- **Excerpt**
====

Home » Nigerians Fear for Their Organs Amid Surge in Illegal Harvesting

Nigerians Fear for Their Organs Amid Surge in Illegal Harvesting

How unscrupulous doctors and traffickers are exploiting vulnerable Nigerians for their organs

by Motoni Olodun
Organ Theft

Nigeria’s healthcare system is facing a crisis of trust as more cases of organ theft are reported across the country. Some patients who undergo surgery in private hospitals lose vital organs without their consent or knowledge, while others are lured into the country with false promises of job opportunities and then trafficked for their kidneys.

Organ theft is a form of human trafficking involving the removal of organs from living or dead victims to sell them on the black market. According to the World Health Organization (WHO), an estimated 10,000 organs are illegally traded yearly, with kidneys being the most in demand. The global organ trade is driven by a shortage of donors, a growing demand for transplants, and a lack of regulation and enforcement.

In Nigeria, organ theft has exposed the cracks in the healthcare system, which suffers from low funding, poor infrastructure, inadequate personnel, and weak oversight. The federal government’s role is mostly limited to coordinating the affairs of the university teaching hospitals and federal medical centers, while the state government manages the general hospitals and the local government focuses on dispensaries. However, many Nigerians lack access to quality and affordable healthcare services and often resort to self-medication or traditional healers.

Private healthcare providers have a visible role in healthcare delivery, but some are unscrupulous and exploit the vulnerability of their patients. In recent months, several cases of organ theft have been reported in different parts of the country, sparking outrage and fear among Nigerians.

One of the victims was Kehinde Kamal, a middle-aged man with a kidney harvested at a private clinic in Nasarawa State. He had gone to the clinic for minor surgery to remove a lump on his neck but ended up losing his kidney without his knowledge. He only discovered what had happened to him when he developed complications and sought medical attention at another hospital.

Another victim was Adebola Akin-Bright, a 12-year-old boy with a portion of his intestine removed at a private hospital in Lagos State. He had been admitted for appendicitis but was subjected to two surgeries by a doctor who was not a certified surgeon. He was later referred to a public hospital, where another corrective surgery was done to remove a large mass of black tissue from his intestine. His mother accused the private hospital of stealing her son’s organ and demanded justice.

====

- **Task requirements**
[A] Check each statement below against the article on organ theft in Nigeria. For each, answer yes or no and quote the words from the article that decide it.
(i) The World Health Organization estimates that about 10,000 organs are illegally traded each year.
(ii) Kehinde Kamal went to the clinic to be treated for appendicitis.
(iii) A certified surgeon performed Adebola Akin-Bright's two surgeries at the private hospital.
[B] According to the article on organ theft in Nigeria, where was Kehinde Kamal's kidney harvested?
[C] Write the next part of the article on organ theft in Nigeria, picking up after its final sentence.

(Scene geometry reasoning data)
====

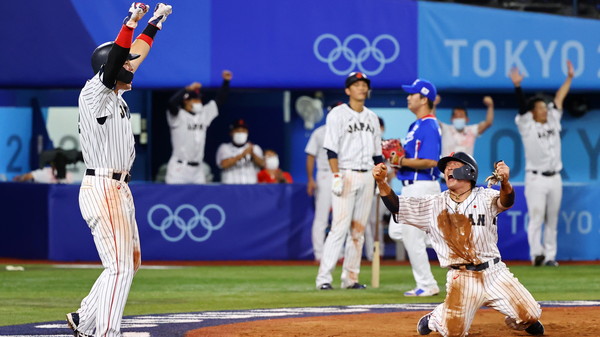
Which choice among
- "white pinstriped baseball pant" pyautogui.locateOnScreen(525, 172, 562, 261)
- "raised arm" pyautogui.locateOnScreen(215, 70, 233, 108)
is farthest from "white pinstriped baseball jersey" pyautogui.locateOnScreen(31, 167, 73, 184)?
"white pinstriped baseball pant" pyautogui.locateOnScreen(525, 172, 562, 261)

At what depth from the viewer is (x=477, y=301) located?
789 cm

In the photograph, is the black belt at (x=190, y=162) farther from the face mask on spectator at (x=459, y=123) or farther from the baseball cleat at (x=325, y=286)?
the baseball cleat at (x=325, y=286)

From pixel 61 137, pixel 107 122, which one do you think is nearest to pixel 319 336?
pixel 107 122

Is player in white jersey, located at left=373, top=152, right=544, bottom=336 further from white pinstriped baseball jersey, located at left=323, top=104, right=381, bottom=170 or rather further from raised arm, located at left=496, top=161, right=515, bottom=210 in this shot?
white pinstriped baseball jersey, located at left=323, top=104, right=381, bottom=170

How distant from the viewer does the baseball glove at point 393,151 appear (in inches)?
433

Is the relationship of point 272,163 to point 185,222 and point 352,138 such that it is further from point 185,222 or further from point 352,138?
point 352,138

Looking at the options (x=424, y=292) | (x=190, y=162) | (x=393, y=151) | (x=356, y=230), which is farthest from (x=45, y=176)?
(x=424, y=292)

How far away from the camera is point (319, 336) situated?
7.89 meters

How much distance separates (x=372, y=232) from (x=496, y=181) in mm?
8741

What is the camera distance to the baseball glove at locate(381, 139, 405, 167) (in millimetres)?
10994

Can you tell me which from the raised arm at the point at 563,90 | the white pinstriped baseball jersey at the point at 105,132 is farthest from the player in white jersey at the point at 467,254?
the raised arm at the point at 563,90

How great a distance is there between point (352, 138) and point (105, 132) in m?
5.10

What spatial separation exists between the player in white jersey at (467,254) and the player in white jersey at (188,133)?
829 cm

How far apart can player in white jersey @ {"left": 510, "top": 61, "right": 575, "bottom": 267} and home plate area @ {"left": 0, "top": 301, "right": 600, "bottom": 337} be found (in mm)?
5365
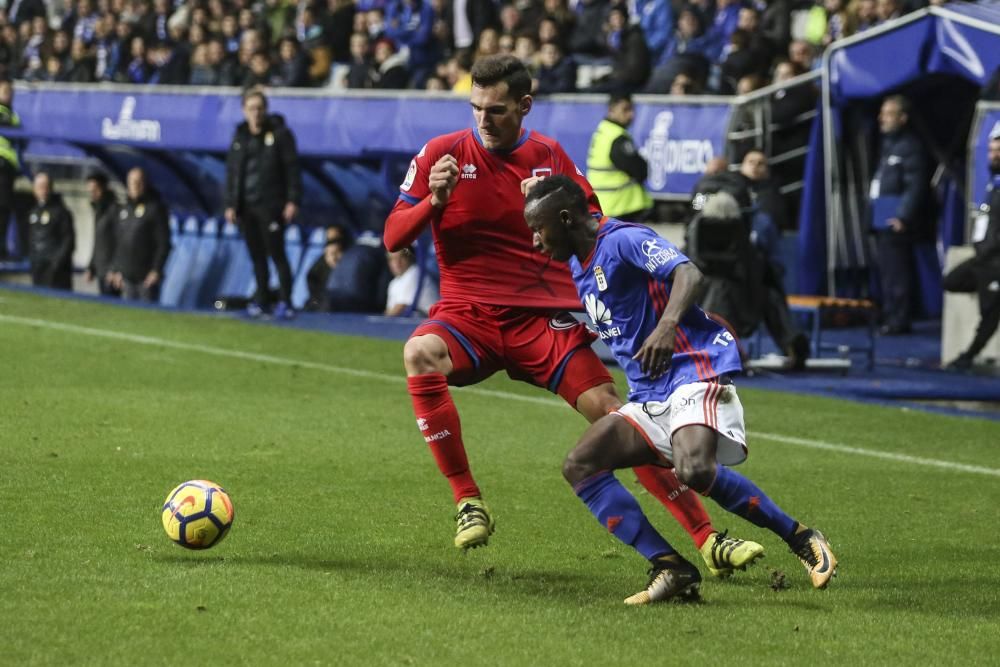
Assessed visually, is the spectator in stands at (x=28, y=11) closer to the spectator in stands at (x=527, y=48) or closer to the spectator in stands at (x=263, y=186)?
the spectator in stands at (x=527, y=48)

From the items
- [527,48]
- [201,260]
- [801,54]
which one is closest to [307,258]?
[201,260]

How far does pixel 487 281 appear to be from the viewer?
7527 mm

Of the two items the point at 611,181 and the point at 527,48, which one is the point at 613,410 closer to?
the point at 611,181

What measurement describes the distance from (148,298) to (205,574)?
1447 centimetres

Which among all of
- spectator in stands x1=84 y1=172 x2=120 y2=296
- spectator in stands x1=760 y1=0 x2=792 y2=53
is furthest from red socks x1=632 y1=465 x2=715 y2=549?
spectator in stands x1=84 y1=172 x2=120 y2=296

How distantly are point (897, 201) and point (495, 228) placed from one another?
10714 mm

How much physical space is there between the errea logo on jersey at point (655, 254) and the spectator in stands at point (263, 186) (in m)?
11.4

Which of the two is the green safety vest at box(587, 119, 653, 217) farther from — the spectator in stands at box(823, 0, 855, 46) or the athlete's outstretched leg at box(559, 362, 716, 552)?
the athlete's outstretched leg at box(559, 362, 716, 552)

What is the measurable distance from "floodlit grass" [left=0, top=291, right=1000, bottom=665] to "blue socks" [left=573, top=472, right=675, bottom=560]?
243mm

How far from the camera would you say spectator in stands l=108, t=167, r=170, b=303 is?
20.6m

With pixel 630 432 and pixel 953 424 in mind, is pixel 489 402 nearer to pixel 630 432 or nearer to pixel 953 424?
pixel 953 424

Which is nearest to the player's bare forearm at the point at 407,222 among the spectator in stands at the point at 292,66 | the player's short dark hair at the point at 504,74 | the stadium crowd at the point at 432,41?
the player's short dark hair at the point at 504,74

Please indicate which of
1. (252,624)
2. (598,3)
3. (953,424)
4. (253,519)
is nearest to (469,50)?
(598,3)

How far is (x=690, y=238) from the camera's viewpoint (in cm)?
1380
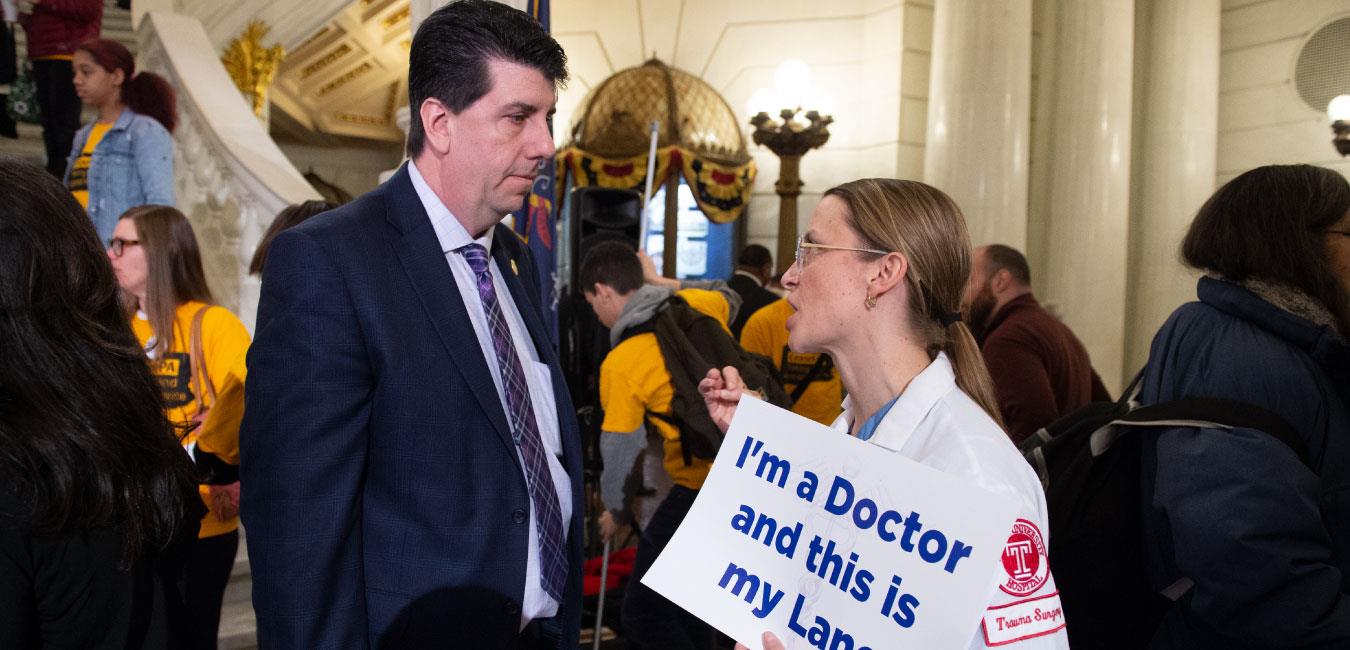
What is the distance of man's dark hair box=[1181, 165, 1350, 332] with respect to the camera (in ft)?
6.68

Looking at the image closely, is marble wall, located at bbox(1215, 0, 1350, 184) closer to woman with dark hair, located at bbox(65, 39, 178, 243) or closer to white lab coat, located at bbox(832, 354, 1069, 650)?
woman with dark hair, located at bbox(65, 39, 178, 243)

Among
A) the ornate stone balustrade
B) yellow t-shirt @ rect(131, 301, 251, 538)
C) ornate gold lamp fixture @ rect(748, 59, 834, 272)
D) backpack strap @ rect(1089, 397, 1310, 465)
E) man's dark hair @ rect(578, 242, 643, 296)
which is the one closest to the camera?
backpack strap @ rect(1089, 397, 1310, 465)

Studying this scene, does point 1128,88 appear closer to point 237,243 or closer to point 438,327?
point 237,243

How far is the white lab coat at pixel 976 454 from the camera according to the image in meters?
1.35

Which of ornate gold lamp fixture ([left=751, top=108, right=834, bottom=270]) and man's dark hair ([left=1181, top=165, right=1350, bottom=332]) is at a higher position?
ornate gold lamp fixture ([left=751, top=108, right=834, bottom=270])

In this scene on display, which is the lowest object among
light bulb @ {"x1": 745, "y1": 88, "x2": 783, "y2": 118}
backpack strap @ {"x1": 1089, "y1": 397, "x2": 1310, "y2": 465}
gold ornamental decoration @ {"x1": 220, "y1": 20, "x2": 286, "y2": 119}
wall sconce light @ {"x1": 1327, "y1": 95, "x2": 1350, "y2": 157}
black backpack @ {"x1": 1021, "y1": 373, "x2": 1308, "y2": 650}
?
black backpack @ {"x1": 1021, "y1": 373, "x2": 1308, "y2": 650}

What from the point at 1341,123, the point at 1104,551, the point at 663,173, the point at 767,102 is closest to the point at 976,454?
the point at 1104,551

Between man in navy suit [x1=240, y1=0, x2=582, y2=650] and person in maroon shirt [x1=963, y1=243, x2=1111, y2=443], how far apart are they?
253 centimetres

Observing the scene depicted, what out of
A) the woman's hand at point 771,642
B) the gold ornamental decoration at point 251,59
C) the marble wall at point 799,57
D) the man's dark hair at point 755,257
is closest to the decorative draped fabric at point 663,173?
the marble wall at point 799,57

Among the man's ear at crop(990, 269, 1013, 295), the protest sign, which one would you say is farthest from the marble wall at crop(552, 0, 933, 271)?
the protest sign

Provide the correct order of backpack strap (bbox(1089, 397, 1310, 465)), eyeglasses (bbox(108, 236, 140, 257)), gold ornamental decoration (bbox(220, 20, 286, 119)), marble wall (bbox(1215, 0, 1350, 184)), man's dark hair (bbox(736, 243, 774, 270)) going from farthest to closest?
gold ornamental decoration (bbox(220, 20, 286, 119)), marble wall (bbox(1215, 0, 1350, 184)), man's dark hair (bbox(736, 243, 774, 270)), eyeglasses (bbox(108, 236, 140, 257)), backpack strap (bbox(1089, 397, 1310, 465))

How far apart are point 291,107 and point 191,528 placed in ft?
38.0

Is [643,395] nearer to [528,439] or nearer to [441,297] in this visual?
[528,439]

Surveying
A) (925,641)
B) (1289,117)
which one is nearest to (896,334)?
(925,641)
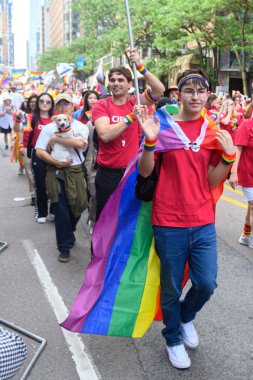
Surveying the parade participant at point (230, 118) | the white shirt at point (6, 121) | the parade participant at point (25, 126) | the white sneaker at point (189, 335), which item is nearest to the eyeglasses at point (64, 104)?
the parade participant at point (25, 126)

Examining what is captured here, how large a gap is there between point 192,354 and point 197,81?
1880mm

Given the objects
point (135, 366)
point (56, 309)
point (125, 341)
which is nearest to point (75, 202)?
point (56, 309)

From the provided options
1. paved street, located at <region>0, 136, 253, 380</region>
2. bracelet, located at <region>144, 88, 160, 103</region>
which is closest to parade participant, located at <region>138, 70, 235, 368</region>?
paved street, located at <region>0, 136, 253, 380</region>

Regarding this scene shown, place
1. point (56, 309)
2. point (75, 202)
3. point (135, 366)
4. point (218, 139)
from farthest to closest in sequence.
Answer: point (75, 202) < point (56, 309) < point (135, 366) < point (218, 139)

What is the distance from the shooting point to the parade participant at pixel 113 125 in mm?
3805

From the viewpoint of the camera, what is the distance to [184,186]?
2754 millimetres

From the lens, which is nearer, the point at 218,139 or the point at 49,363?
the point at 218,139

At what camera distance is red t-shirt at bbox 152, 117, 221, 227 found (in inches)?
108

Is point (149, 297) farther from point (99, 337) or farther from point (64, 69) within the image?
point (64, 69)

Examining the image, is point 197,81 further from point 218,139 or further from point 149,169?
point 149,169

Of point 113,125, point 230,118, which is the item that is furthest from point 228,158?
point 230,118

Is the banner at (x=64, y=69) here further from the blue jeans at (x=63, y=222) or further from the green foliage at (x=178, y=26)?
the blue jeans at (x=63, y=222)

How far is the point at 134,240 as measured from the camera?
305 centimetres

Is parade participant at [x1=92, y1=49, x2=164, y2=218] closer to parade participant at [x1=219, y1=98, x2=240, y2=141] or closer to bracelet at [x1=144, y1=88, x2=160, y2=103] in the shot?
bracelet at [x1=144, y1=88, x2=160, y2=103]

====

- **Exercise responses**
[A]
(i) Yes: "According to the World Health Organization (WHO), an estimated 10,000 organs are illegally traded yearly"
(ii) No: "He had gone to the clinic for minor surgery to remove a lump on his neck"
(iii) No: "was subjected to two surgeries by a doctor who was not a certified surgeon"

[B] At a private clinic in Nasarawa State.

[C]
The Nigerian Medical Association (NMA) has condemned the incidents of organ theft and called for a thorough investigation and prosecution of the perpetrators. The NMA also urged the public to be vigilant and report any suspicious activities or practices in any health facility to the relevant authorities.

The Health Facility Monitoring and Accreditation Agency (HEFAMAA) regulates and monitors the activities of health facilities in Lagos State. The agency has set up a panel to investigate the case of Akin-Bright and has suspended the license of the private hospital involved. The agency also advised Nigerians to patronize only accredited health facilities and check the credentials of their doctors before undergoing any procedure.

The National Agency for the Prohibition of Trafficking in Persons (NAPTIP) is the lead agency for combating human trafficking in Nigeria. The agency has recorded several cases of organ trafficking involving Nigerians who were deceived into traveling abroad for non-existent jobs and then forced to donate their organs. The agency has also arrested some suspects who were involved in recruiting and transporting victims for organ harvesting.

The agency has warned Nigerians to be wary of any offer that sounds too good to be true and to verify any information before traveling out of the country. The agency has also appealed to Nigerians to report human trafficking or organ theft to its 0800 22 55 27847 hotline.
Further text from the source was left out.